Those who can, teach.
For playwright Ruhl, life has been a history of teachers. From her parents, through her kindergarten and school years, through college and graduate school, to professional life, Ruhl learns from everyone. She shows us how even the smallest moment can instruct, how a child can teach a parent, and how true creativity demands a willingness to learn. This is a memoir of brief anecdotes, told by a master storyteller. “Every Saturday, when I was a child, my father would take me to breakfast at Walker Brothers Pancake House, a place out of time in the suburbs of Chicago, full of stained glass and massive Dutch pancakes. My father taught me a new word every week. The ritual was holy to me. He would tell me the etymology, along with the word, so I could remember it.” In college, she meets a great Classicist, and he remains a presence in her life: “someone who opened his home to his students; someone who thought the ancients had something compelling to tell us about how to live life now, how to face grief now.
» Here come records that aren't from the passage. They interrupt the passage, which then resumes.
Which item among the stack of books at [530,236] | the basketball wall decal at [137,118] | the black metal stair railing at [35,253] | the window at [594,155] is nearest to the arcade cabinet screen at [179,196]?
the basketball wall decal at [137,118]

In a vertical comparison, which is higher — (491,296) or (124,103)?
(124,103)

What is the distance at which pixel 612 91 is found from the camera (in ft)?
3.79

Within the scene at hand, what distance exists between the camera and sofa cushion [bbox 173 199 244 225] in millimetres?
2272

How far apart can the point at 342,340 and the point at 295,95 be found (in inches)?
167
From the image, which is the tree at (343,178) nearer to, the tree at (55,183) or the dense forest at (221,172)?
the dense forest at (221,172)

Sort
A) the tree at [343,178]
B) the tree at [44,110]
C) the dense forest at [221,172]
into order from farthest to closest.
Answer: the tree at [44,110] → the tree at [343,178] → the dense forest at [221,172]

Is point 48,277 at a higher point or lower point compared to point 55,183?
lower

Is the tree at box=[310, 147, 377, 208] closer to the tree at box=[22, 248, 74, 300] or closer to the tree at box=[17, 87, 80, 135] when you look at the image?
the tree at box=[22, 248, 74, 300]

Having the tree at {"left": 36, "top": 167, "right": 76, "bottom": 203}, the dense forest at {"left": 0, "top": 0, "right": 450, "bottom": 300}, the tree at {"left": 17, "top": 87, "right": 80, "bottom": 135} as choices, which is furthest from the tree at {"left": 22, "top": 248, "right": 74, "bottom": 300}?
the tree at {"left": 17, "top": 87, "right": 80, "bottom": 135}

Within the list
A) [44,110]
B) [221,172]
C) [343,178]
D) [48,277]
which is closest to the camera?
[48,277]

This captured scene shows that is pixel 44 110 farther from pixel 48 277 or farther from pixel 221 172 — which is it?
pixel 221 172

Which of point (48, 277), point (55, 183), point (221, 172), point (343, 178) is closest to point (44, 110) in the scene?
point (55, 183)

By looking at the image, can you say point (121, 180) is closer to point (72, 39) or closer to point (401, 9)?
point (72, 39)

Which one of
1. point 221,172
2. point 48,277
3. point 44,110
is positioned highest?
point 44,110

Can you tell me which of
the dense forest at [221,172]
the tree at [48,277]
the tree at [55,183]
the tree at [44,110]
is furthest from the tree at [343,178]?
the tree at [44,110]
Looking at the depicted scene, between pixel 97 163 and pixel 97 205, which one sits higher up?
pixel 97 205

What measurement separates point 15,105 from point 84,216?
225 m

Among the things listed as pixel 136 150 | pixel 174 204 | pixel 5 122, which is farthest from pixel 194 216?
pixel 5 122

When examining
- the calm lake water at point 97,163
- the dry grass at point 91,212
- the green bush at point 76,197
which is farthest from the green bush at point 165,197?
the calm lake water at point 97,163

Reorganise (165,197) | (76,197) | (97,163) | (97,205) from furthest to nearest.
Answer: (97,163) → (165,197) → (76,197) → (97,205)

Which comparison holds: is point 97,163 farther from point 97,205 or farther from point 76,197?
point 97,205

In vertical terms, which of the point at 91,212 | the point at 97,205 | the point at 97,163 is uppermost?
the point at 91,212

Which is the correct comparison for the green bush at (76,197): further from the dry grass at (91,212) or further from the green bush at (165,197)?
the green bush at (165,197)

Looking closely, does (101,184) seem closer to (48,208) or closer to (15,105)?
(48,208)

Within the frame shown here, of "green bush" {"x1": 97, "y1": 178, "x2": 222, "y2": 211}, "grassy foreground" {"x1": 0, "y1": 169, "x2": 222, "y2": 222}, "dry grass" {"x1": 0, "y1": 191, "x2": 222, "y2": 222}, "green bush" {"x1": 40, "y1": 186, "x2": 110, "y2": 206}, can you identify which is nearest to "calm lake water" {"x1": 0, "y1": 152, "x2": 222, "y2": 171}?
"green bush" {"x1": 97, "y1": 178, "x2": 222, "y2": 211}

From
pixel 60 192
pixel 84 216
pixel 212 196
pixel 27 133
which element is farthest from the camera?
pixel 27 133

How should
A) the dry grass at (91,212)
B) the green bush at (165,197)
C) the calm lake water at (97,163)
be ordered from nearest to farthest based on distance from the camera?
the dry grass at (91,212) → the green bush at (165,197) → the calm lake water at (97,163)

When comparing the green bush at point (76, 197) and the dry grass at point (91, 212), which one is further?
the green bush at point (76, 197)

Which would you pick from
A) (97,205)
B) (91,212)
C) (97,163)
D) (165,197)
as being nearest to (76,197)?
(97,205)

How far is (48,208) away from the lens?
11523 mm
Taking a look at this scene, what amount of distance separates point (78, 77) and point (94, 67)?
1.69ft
On a stone building on campus, these words are etched: ‘Speak to the past and it shall teach thee.’” Eventually, Ruhl learns the greatest lesson: that we must, in the end, become our own best teachers—that what we learn from others is not content, knowledge, facts, or frameworks but a way of living. “I think that the best teachers secretly choose to keep teaching because they want to learn their whole lives long—and they know teaching is their best chance of learning.” Anyone who learns and teaches will find affirmation in this book.
An elevating memoir of lifelong learning, told by a playwright who makes the past come back to life.